Ja, und irgendwie fühlte er sich verantwortlich für Francis’ Sohn. Er nahm sich vor, auch für Francis’ neuen Nachwuchs da zu sein, so gut es ging.

Im Hausflur traf er Thilo, dem er am liebsten aus dem Weg gegangen wäre, denn dessen Fragen setzten sofort ein, als sie aufeinanderstießen.

„Hast du wieder bei Francis übernachtet?“

Gero seufzte. Er wollte nicht lügen, nicht wie damals, als Neal in London gewesen war, und er bei Francis Trost gesucht hatte. Er wollte ehrlich sein und sich der Situation stellen.

„Ja, ich war bei ihr.“

„Da läuft was zwischen euch, hab ich recht?“, fragte Thilo weiter.

Gero nickte. Und da Thilo sich überraschenderweise nicht aufregte, fand Gero den Mut, offen darüber zu reden.

„Wir ergänzen uns wunderbar. Und wir können uns trösten.“

Thilo hörte ruhig zu, schien zu tolerieren, was sich hinter seinem Rücken entwickelt hatte. Trotzdem machte er ein nachdenkliches Gesicht.

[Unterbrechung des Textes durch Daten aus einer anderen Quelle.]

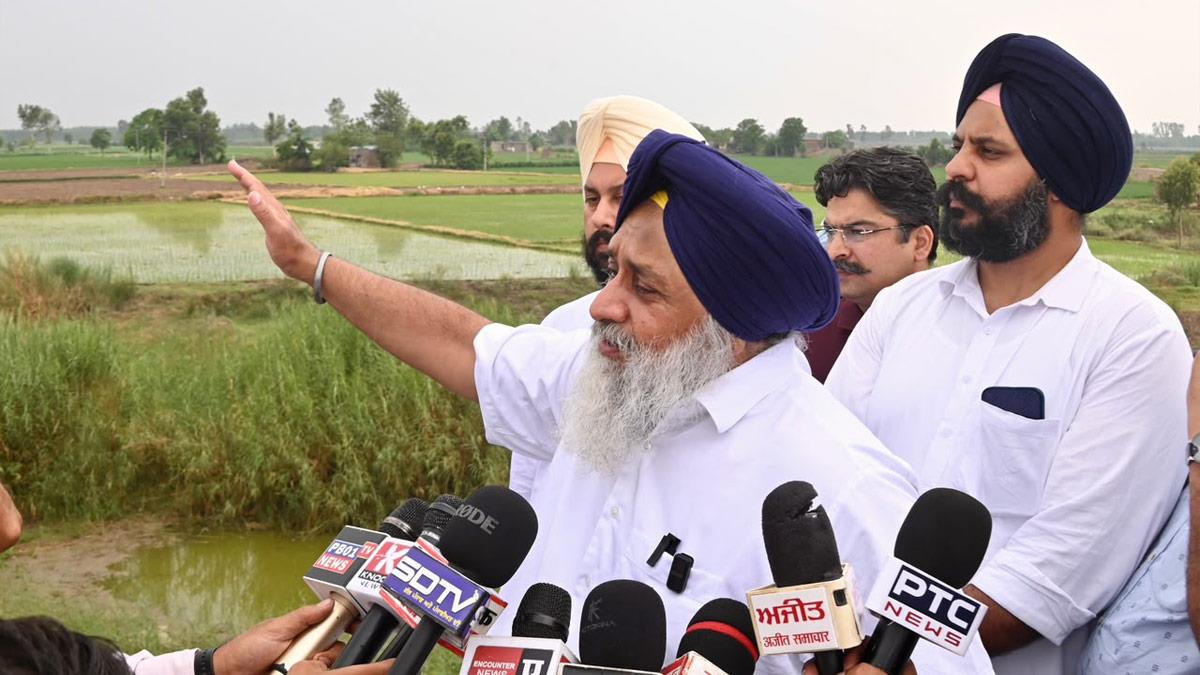 Sukhbir Singh Badal, Shiromani Akali Dal, SAD, Akali Dal 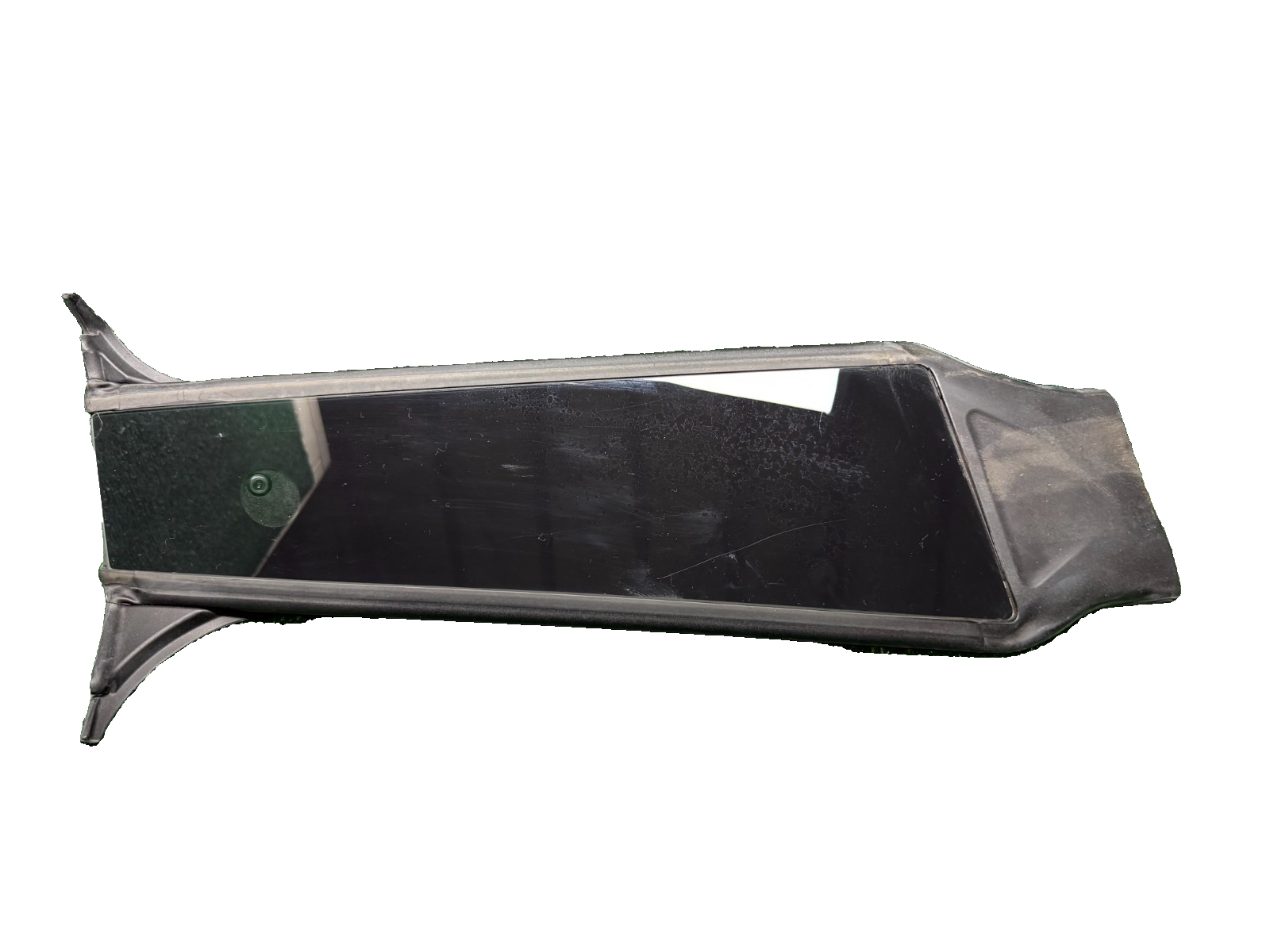 ♦️20 - 24 TESLA MODEL Y UPPER LEFT SIDE B PILLAR MOLDING TRIM OEM, 1516255-00-D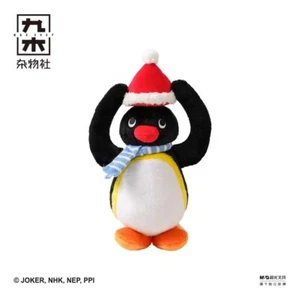 Nuova collezione Pingu Christmas di figure che rialzano cappello Pinguino peluche bambole - Foto 1 di 2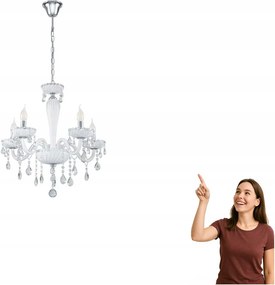 Carpento függőlámpa 39113 Eglo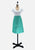 Vintage Clothing - Seafoam Green Skirt - Painted Bird Vintage Boutique & The Aviary - Skirts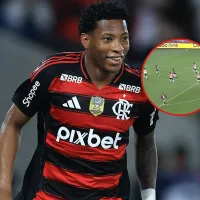 VIDEO | Gigante asistencia de Gonzalo Plata para el gol de Flamengo en la Copa Libertadores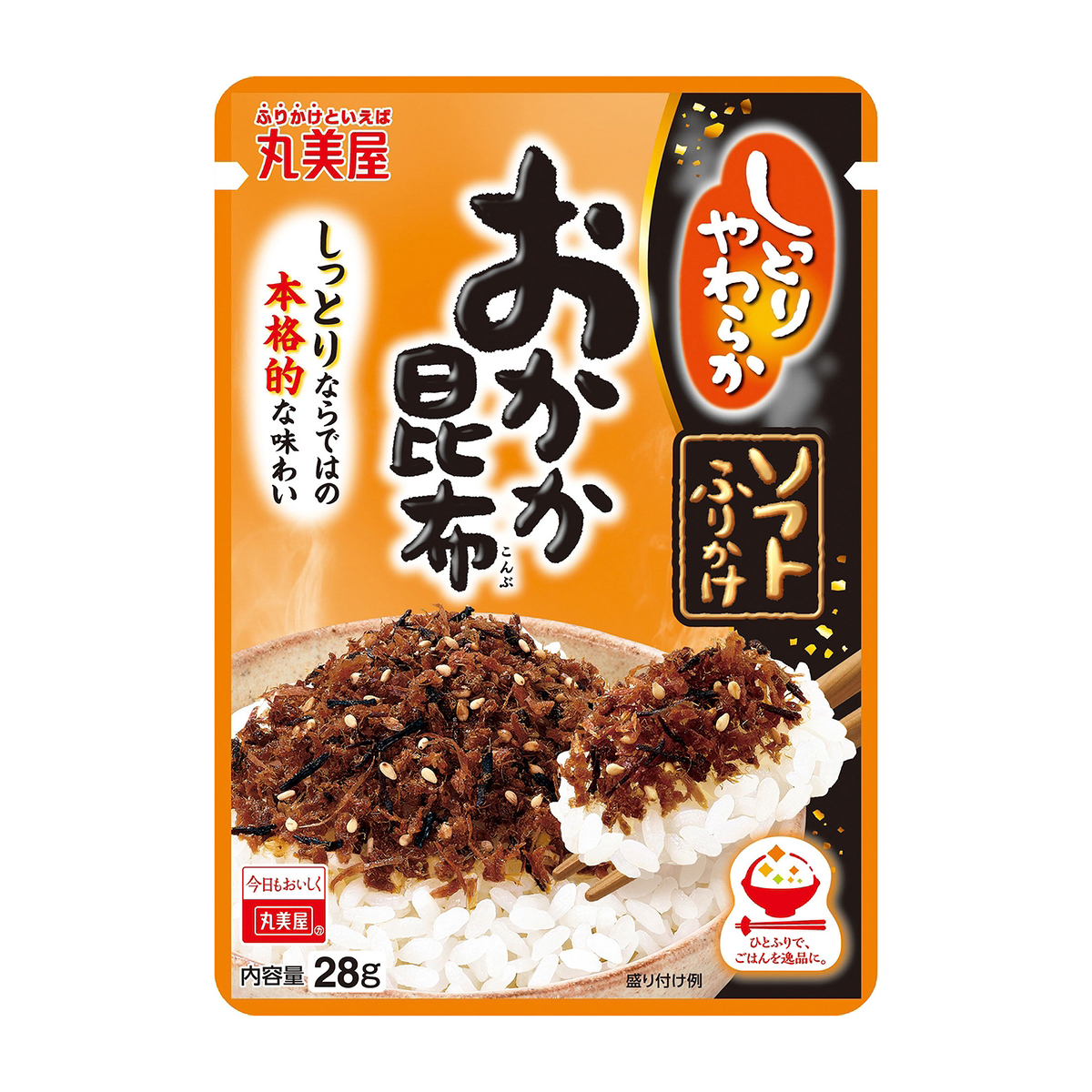 丸美屋食品　ソフトふりかけ　おかか昆布 260314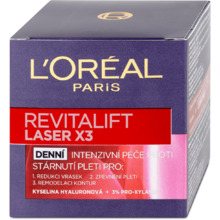 L&acute;Or&eacute;al Revitalift Laser X3 50ml Moterims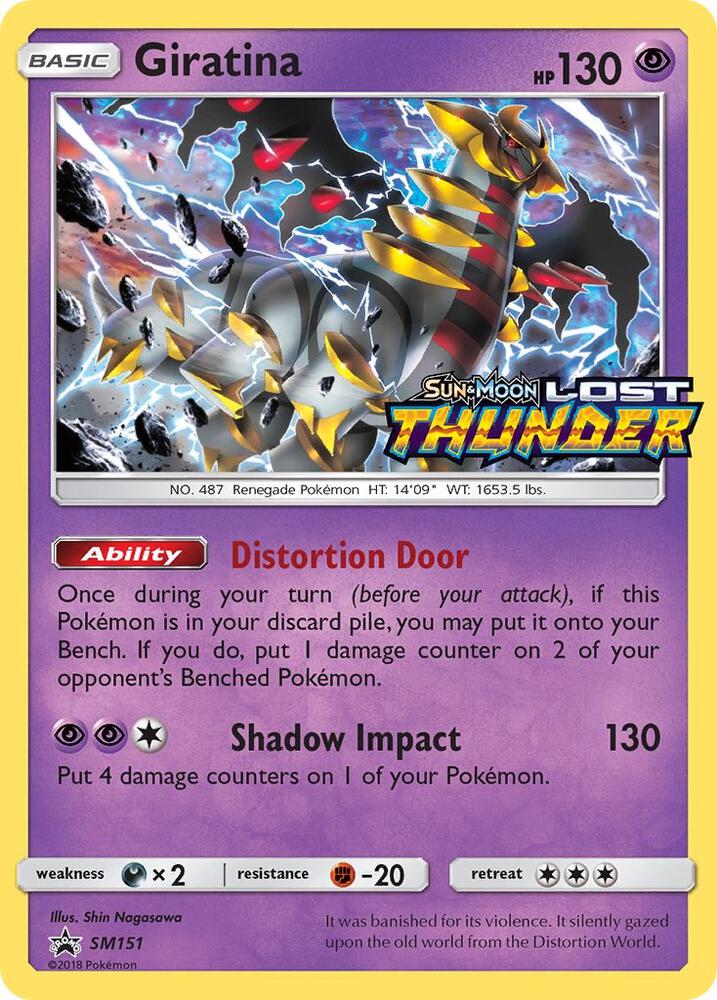 Giratina Prerelease SM151 (SM Promos)  - Holofoil | Good Games Adelaide SA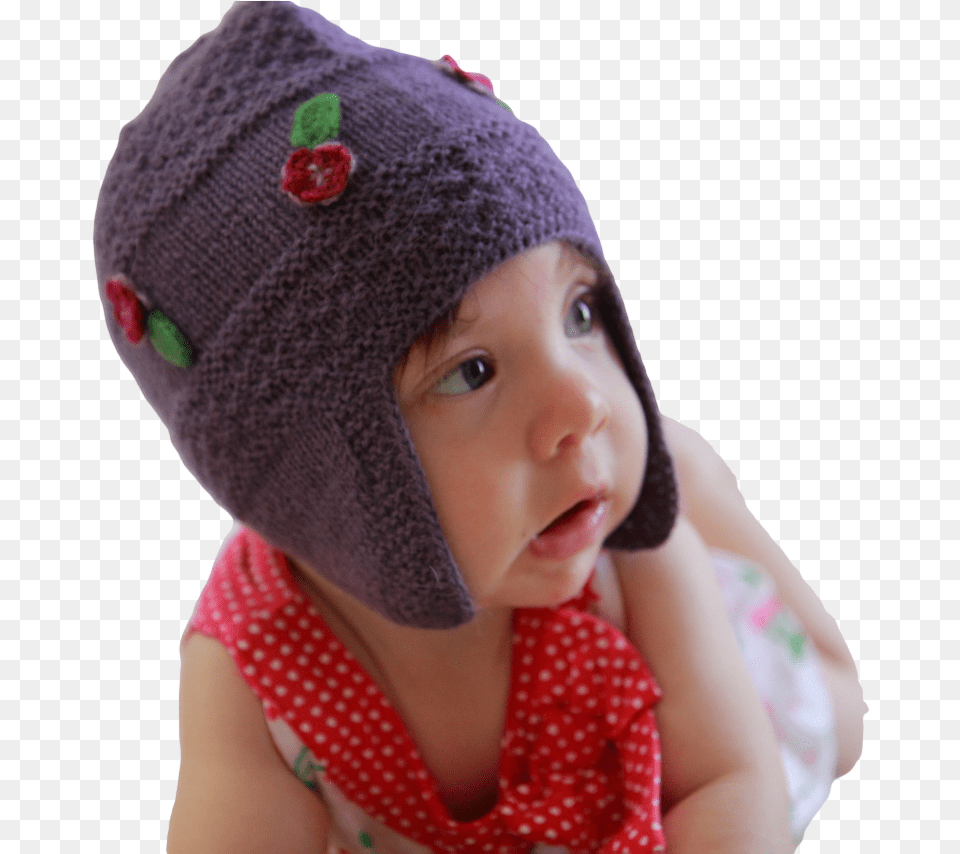Ethical Handmade Hat For Baby Baby, Bonnet, Cap, Clothing, Person Png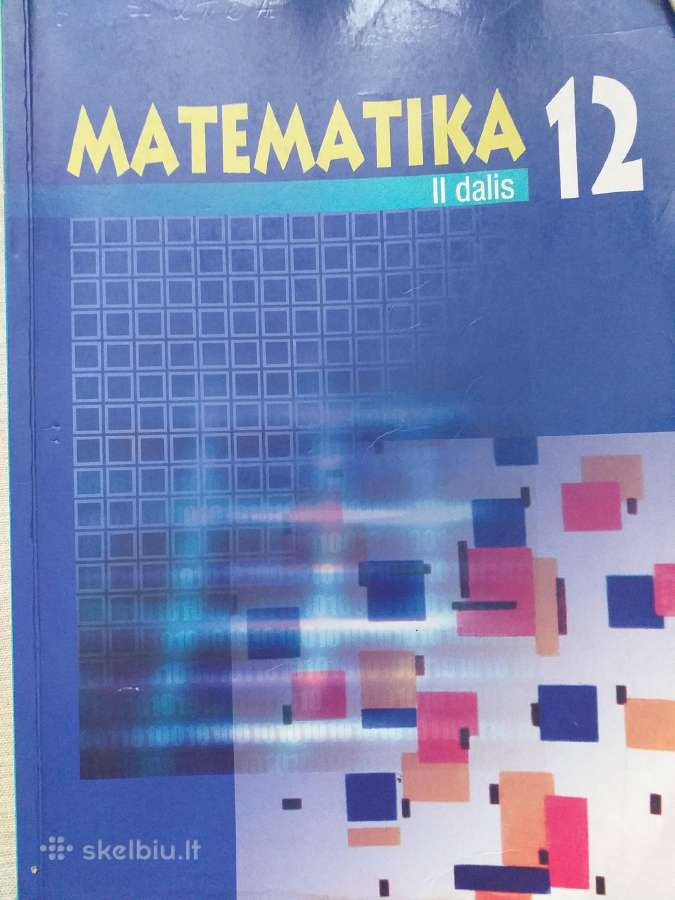 Matematika 12 klasei (išplėstinis kursas)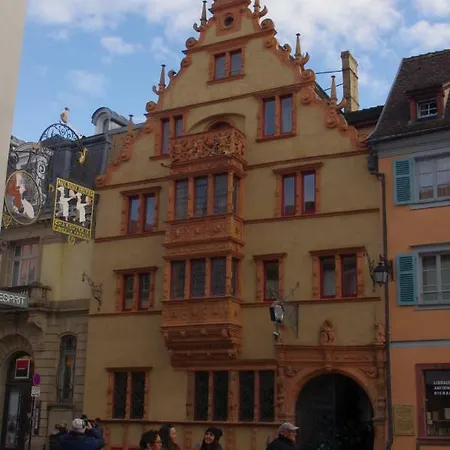 Apartment Chez Pauline Colmar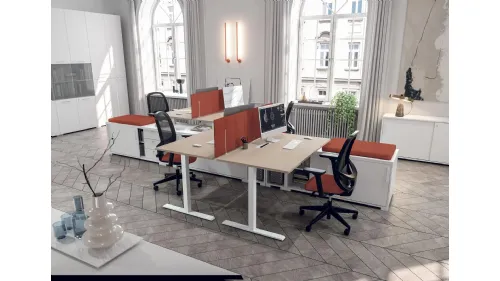 Scrivania Operativa T_cube di MobilOfficeFurniture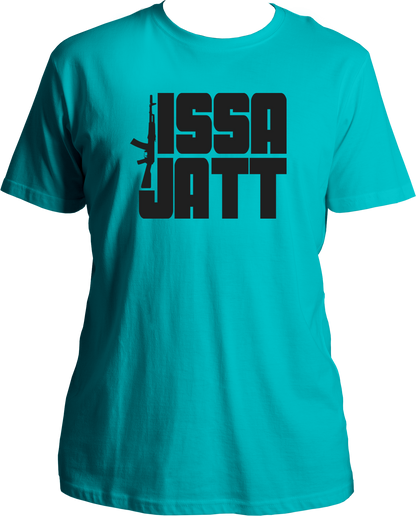 Step into the world of Moose Wala vibes with our exclusive "Issa Jatt" T-Shirt, echoing the spirit of Sidhu Moose Wala's powerful anthem. Crafted for fans who live and breathe the essence of Moose Wala's music.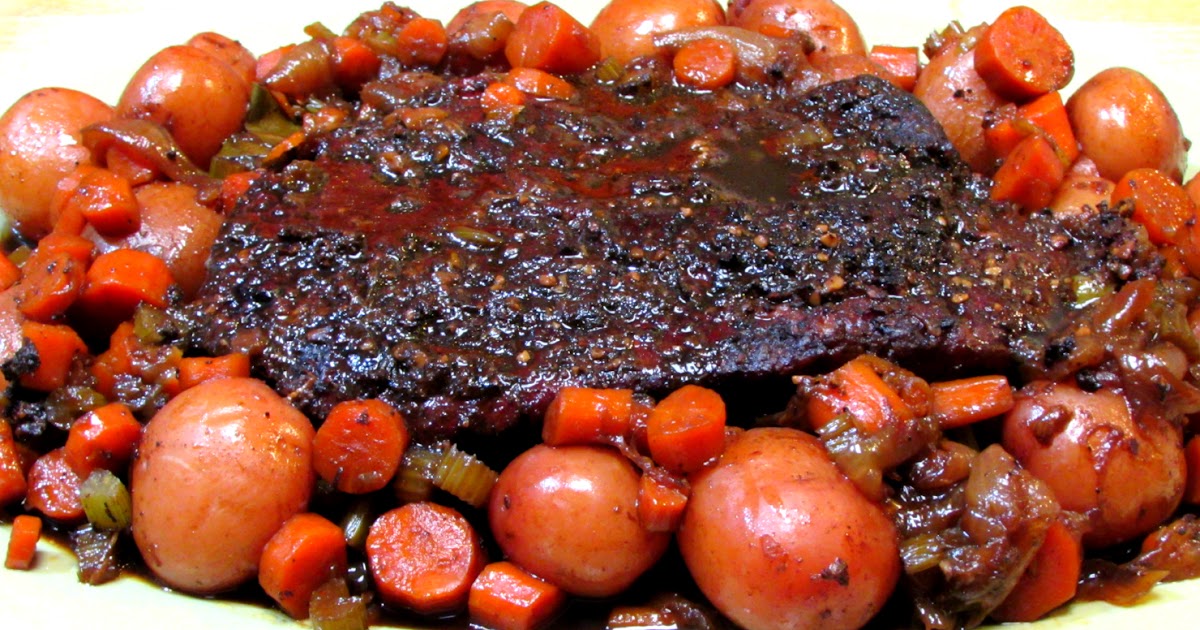 The Wolfe Pit Guinness Beef Pot Roast How to Make Melt in Your Mouth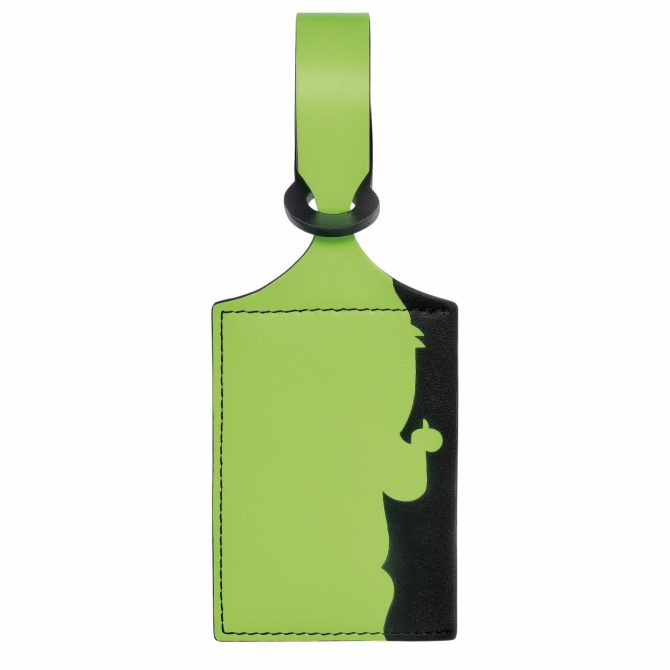 Women/Men Travel Accessories | Longchamp LGP Travel Luggage Tag Green Light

„Geht das denn so einfach bei dir?“ Er dämpfte seine Stimme. Immerhin standen sie im Hausflur und führten ein Gespräch unter Männern. „Du bist doch schwul …“

„Tja.“ Gero fuhr sich verlegen über die Stirn. Er musste sich selbst eingestehen, dass er erneut von seinen Fähigkeiten überrascht war. Und Thilo war ein guter Freund, mit dem er offen reden konnte.